Further to my post yesterday:
In his usual memorable way, the delightful Dr. Spooner once said: "I have in my breast a half-warmed fish". I suspect that the definition I am about to offer is little better than a half-warmed fish but here goes: I think an intellectual is someone who defends popular ideas in a particularly persuasive way -- which is why the label is usually attached only to people who are much in the public eye. There are many scholars and scientists labouring away at making a contribution to knowledge and understanding but it is only when they get into the public eye that they become "intellectuals". And if the ideas they espouse are complex or difficult to follow they will simply not get into the public eye. The ideas concerned have to be readily comprehended by the intelligent layman.

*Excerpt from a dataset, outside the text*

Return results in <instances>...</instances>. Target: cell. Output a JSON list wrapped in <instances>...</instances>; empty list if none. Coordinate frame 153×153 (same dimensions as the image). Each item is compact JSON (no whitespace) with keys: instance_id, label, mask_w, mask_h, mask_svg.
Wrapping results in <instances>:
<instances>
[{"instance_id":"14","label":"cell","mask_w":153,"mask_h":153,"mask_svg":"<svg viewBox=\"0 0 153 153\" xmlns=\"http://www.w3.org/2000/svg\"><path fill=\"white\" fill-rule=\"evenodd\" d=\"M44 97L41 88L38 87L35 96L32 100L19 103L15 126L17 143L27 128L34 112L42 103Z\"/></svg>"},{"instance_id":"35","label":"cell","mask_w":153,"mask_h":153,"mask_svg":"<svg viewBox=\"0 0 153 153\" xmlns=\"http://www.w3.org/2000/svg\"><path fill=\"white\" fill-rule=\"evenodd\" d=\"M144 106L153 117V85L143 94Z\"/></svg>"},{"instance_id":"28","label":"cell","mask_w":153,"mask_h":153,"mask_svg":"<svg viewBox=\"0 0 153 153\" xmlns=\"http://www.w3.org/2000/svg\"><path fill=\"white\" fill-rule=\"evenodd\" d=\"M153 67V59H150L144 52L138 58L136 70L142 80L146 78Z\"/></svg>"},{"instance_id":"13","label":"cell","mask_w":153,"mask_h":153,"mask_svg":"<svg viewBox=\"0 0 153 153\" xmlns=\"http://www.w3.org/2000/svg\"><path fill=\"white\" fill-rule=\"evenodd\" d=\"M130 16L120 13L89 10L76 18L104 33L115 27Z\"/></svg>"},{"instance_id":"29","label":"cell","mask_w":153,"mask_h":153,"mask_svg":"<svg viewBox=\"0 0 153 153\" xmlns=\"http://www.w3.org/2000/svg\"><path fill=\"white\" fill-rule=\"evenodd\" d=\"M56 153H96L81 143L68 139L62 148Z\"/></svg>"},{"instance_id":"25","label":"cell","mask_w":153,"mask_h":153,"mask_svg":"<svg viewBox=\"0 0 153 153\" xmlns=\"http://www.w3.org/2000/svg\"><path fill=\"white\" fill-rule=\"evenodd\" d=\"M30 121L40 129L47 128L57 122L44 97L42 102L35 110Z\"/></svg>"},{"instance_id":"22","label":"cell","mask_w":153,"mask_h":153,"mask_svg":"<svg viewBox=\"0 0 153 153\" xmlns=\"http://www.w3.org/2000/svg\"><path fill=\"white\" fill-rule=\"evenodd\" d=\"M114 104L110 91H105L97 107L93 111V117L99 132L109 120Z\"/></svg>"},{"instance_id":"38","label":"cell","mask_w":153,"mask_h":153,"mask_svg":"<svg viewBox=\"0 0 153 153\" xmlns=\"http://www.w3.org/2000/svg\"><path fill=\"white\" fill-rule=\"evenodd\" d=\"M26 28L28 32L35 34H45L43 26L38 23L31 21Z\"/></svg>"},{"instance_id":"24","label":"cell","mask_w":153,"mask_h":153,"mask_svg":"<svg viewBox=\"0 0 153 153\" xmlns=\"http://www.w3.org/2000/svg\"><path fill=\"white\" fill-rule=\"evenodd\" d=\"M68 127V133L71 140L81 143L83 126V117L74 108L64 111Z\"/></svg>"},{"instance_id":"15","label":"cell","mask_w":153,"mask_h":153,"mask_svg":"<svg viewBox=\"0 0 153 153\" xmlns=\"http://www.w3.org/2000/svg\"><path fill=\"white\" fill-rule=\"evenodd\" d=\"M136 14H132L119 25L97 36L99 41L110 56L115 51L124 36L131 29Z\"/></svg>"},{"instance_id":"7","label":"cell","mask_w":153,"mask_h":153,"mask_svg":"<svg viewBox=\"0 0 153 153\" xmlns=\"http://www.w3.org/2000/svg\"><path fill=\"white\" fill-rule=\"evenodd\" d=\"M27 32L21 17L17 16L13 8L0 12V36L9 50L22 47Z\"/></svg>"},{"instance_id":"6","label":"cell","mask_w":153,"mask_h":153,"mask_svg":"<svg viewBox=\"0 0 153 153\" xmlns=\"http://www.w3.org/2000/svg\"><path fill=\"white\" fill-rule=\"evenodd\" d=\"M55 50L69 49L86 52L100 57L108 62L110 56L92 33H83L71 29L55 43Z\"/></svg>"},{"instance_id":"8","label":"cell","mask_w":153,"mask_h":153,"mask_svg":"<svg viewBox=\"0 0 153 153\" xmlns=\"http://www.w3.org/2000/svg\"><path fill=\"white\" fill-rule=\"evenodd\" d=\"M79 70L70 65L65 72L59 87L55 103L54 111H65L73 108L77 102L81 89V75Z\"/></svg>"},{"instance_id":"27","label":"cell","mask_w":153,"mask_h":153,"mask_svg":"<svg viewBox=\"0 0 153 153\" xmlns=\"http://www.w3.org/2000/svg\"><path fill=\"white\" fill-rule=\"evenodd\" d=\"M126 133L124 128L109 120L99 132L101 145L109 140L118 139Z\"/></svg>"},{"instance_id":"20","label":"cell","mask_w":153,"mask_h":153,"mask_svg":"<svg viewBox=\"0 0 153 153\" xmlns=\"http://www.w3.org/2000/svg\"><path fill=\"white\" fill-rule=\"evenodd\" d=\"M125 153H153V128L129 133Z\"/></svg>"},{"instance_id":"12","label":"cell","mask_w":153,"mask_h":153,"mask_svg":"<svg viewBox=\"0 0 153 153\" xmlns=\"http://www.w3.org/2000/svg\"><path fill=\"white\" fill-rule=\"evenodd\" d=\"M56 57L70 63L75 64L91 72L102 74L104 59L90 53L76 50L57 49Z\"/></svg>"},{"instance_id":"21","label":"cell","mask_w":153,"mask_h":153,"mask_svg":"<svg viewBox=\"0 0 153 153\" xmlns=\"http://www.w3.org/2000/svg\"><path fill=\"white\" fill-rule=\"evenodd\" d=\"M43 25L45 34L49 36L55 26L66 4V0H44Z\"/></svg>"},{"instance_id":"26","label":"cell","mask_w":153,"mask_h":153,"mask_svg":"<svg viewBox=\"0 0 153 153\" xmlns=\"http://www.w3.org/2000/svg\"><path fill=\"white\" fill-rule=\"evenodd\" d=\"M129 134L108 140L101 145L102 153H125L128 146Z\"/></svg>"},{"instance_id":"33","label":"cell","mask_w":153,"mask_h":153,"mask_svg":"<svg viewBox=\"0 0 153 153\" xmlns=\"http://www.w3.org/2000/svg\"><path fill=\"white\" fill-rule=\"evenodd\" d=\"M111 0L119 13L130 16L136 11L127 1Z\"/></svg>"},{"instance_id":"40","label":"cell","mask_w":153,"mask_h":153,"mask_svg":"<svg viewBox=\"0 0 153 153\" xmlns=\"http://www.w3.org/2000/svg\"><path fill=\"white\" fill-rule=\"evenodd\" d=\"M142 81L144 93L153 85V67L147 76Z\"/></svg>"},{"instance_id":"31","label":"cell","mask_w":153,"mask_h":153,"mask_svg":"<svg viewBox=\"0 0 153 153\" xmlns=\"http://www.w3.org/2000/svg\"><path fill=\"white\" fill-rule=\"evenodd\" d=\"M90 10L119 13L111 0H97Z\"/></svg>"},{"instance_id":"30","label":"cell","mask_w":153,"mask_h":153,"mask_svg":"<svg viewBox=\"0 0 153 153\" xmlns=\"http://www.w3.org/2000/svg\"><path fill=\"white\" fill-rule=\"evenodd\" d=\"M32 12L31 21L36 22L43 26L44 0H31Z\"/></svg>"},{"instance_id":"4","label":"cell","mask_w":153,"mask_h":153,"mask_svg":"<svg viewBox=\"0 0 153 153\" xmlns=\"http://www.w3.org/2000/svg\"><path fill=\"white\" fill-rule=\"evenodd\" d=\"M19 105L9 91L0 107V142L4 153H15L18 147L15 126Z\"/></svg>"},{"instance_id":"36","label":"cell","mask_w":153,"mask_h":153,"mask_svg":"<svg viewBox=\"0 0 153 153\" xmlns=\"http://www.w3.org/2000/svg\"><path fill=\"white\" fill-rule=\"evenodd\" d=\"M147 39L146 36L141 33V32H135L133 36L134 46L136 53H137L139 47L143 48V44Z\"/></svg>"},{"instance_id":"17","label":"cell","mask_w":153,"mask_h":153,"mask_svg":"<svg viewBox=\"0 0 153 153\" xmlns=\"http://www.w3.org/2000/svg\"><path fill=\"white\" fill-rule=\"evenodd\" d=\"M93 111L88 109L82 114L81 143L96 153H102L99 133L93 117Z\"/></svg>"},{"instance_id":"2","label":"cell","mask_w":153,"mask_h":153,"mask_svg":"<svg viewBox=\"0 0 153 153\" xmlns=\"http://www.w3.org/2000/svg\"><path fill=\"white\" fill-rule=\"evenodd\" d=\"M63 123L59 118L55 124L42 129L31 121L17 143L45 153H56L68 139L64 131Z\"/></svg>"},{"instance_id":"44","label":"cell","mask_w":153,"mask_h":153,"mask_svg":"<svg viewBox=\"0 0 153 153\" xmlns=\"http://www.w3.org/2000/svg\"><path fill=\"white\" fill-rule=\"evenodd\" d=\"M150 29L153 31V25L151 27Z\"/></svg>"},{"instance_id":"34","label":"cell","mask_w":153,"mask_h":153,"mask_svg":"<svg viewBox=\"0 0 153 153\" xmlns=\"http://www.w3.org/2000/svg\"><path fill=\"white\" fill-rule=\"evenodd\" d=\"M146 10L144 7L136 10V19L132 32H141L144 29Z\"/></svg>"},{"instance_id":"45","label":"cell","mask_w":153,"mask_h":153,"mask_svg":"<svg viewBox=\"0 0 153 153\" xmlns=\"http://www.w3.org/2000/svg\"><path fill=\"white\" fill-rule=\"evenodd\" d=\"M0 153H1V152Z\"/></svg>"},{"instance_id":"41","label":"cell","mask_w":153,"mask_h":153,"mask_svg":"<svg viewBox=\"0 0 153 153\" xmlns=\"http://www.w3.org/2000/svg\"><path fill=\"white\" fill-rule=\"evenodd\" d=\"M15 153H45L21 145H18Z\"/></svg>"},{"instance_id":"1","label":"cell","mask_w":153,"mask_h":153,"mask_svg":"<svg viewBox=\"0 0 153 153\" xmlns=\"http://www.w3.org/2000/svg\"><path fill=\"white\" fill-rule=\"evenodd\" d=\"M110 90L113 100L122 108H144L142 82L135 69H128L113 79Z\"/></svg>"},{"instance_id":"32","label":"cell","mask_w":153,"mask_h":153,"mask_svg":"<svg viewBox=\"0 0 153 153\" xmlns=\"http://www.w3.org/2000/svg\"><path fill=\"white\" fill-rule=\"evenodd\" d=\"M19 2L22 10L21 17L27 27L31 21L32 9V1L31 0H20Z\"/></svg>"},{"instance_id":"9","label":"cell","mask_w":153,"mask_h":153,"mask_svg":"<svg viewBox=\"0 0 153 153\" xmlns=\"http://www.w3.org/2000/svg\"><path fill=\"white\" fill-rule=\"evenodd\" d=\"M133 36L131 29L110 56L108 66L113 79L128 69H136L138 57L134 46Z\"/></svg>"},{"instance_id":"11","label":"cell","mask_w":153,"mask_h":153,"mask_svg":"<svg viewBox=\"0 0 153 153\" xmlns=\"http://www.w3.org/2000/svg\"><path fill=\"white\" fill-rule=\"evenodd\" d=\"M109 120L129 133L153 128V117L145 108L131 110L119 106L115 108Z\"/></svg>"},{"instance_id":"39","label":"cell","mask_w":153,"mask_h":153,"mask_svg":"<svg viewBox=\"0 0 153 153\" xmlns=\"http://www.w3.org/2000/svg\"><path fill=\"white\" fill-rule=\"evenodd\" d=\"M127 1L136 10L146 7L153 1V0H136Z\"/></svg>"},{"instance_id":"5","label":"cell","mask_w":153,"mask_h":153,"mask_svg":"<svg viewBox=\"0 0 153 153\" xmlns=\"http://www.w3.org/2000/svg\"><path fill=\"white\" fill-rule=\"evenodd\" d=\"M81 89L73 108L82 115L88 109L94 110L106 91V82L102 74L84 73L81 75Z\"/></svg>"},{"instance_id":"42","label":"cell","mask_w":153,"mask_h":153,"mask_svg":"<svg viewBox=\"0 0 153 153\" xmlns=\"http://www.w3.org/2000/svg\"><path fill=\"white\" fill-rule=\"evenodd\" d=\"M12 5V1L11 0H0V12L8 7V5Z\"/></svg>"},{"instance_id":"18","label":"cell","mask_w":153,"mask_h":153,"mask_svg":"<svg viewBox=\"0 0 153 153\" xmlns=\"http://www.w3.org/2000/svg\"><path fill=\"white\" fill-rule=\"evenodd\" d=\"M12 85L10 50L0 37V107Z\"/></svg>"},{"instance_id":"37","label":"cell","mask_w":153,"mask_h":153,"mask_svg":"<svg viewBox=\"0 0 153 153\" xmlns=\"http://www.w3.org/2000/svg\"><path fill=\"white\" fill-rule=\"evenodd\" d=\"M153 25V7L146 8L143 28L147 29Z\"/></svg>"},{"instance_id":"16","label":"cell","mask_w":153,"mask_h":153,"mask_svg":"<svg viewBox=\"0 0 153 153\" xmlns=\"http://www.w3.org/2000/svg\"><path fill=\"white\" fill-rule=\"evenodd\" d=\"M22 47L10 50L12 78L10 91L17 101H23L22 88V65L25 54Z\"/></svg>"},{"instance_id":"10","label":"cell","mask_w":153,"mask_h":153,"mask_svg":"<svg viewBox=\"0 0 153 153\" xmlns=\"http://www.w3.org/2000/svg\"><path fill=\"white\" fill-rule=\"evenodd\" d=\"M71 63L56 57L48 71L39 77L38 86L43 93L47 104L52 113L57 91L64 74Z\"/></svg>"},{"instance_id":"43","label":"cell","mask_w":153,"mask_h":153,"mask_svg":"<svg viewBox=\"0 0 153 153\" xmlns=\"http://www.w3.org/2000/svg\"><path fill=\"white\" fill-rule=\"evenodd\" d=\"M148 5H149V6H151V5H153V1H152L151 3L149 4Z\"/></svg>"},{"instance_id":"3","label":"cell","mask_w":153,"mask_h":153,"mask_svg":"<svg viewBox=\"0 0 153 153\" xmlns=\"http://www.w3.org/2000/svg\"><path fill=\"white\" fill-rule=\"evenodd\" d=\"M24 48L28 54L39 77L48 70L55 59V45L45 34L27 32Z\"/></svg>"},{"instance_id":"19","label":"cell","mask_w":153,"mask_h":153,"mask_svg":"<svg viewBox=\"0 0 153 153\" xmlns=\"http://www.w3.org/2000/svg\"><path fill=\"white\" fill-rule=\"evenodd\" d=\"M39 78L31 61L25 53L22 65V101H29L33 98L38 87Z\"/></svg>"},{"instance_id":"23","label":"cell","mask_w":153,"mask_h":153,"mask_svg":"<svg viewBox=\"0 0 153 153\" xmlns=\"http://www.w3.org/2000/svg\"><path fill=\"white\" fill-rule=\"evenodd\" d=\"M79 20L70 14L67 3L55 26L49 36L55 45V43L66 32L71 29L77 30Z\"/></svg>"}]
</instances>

And one reason why most intellectuals seem to be Left-leaning is that Leftist ideas are the ones most in need of defending. Some Leftist ideas -- such as the belief that you can provide more and better accommodation for the poor by instituting government rent-control -- are so obviously mad that not even an intellectual could defend them (except in NYC of course). But other ideas -- such as the desirability of universal government healthcare -- are attractive enough to warrant defending. And if you have been to a government hospital lately, you will very likely feel that only an intellectual could defend that idea. I am sure that Hillary Clinton goes to private hospitals.
So I think I can safely say that I am not an intellectual. I get no mainstream media exposure at all. Since I would much prefer to be regarded as a scientist or a scholar, however, I feel rather pleased about that. Most "intellectuals" seem to me to be very poor scientists and scholars -- Noam Chomsky, for instance.